An additional commentary in Jama Internal Medicine, by Tyler Brown, MD, and Rochelle Walensky, MD, MPH, of Massachusetts General Hospital in Boston, cautioned that convenience samples are inherently biased and that the populations studied are likely not representative of a usual pre-pandemic cohort because the study data-collection periods overlapped with stay-at-home orders, when most clinic appointments and hospital procedures were deferred, and occurred during different parts of local epidemics. 

But they said that the study proves that achieving 60% to 70% seroprevalence, or herd immunity, is unlikely to happen any time soon and should disprove beliefs that risky practices such as "COVID parties" are a good way to achieve that goal. 

"The results reported by Havers et al also challenge the idea that there is a trade-off between implementing a prompt, effective public health response to the epidemic and acquiring higher levels of population-level immunity that might be protective in the future," Brown and Walensky wrote. "As the authors underscore, the vast majority of individuals in all 10 study locations had no serologic evidence of prior SARS-CoV-2 infection, both in locations with relatively contained epidemics (San Francisco) and in those that were affected most heavily (New York)." 

Active surveillance, they added, is urgently needed to identify the large numbers of coronavirus infections circulating undetected in the community because of massive testing shortfalls. And focused studies, stratified according to potential determinants of exposure risk, could identify the factors behind differences in infection prevalence across geographic areas. 

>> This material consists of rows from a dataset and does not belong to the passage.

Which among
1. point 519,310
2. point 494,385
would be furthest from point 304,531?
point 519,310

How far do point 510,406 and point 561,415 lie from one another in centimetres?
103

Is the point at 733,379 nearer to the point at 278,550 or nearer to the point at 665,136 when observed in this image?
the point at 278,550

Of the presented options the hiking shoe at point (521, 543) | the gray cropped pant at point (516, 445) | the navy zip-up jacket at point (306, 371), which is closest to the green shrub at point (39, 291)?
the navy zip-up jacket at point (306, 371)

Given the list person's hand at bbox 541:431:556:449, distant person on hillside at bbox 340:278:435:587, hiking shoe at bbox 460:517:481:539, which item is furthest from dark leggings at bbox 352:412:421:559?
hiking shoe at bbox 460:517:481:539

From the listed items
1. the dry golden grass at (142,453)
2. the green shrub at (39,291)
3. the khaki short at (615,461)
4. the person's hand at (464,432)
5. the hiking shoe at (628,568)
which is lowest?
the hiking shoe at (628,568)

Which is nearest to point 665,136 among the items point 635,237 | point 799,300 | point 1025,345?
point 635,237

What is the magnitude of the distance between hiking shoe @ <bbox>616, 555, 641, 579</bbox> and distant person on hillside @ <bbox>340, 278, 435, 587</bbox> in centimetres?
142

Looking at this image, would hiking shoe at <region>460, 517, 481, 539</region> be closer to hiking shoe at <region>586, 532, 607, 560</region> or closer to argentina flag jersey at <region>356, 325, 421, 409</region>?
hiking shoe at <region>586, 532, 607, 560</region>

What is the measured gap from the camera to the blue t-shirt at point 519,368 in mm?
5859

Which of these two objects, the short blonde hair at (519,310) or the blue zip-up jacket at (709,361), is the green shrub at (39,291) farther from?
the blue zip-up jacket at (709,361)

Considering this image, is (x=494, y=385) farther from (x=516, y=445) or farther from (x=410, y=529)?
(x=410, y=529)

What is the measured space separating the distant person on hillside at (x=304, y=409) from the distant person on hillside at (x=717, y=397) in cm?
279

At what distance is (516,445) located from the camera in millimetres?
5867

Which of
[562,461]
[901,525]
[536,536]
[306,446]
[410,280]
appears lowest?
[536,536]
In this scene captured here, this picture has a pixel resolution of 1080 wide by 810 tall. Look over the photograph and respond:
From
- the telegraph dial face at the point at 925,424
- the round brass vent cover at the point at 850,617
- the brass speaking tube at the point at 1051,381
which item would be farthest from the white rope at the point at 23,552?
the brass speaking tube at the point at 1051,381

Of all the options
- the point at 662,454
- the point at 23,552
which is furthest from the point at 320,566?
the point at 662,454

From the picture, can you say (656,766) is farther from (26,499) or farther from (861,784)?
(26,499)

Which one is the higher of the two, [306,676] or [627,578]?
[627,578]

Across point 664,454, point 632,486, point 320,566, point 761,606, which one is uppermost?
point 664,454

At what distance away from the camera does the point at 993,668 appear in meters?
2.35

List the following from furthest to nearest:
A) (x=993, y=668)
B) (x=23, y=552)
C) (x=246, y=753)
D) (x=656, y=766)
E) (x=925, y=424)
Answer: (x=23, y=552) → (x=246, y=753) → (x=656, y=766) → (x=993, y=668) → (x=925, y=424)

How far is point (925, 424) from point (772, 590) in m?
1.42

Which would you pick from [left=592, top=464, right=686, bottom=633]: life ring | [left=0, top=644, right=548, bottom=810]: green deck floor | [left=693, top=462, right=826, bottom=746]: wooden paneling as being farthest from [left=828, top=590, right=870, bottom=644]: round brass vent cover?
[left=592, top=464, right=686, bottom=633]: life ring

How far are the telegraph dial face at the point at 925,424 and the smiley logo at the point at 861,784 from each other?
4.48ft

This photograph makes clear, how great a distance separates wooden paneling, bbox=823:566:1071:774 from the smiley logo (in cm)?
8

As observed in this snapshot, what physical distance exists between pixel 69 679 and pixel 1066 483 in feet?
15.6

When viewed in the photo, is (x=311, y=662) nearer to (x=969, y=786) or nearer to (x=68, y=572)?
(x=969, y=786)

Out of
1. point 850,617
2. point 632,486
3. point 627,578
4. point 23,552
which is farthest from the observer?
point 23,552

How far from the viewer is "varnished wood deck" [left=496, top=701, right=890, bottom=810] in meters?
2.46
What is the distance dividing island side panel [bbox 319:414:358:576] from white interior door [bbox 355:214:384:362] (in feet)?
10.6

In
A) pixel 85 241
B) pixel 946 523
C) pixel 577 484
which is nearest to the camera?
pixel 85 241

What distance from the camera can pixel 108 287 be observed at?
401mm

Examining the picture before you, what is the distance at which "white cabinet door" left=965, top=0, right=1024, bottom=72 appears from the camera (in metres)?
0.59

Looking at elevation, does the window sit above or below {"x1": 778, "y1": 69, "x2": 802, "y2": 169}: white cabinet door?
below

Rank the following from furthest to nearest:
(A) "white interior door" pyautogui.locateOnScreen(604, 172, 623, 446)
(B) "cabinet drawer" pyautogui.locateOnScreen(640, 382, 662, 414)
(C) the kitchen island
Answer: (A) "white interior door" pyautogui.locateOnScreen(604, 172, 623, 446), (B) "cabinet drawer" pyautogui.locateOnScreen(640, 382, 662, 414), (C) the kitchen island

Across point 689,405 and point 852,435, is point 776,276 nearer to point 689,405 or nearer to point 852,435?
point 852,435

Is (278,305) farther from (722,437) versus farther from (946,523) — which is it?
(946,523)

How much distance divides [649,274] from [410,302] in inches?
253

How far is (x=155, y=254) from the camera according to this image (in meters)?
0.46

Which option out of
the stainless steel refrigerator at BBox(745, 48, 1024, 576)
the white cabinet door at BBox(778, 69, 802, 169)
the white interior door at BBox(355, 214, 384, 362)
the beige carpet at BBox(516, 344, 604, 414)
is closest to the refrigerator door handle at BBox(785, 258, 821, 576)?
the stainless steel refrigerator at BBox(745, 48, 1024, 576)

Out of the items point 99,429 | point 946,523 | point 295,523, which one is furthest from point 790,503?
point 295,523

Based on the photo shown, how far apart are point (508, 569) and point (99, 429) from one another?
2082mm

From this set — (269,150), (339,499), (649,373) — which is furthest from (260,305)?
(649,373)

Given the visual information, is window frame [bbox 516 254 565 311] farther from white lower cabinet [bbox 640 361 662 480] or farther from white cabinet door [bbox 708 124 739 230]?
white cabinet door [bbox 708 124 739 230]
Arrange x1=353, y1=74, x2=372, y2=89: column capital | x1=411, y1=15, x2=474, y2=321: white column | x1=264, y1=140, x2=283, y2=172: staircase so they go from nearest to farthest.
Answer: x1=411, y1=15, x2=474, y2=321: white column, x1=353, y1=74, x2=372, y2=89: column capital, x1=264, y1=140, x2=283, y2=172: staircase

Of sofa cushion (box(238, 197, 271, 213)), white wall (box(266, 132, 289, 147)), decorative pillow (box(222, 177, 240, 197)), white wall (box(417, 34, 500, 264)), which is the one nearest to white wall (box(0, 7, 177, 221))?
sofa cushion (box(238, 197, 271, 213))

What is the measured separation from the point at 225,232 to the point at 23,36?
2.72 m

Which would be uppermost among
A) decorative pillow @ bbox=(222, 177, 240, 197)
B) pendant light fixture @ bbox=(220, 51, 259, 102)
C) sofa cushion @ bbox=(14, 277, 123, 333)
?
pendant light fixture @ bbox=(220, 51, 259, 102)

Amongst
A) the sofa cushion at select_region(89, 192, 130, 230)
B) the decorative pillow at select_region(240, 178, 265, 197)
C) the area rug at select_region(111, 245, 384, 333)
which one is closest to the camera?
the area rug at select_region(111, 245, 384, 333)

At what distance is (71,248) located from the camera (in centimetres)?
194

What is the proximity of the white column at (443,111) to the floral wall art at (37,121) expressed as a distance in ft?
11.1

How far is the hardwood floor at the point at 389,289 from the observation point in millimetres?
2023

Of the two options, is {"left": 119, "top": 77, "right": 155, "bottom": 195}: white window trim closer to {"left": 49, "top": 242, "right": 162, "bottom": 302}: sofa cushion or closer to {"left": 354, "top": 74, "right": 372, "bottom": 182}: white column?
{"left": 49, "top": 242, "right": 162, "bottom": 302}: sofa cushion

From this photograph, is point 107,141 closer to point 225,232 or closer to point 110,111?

"Scientists, public health workers, and policy makers will be tasked with extracting meaningful, actionable findings demonstrated in these studies, many that may rely on imperfect or even flawed data sources," the commentary authors wrote. "This is no easy task, much uncertainty will likely remain, and these data will only be influential in an environment of evidence-based, scientifically driven public health leadership."

The Johns Hopkins Coronavirus map reports 14,976,573 global cases this morning with 617,297 deaths. The US is reporting 3,902,377 cases and 142,090 deaths.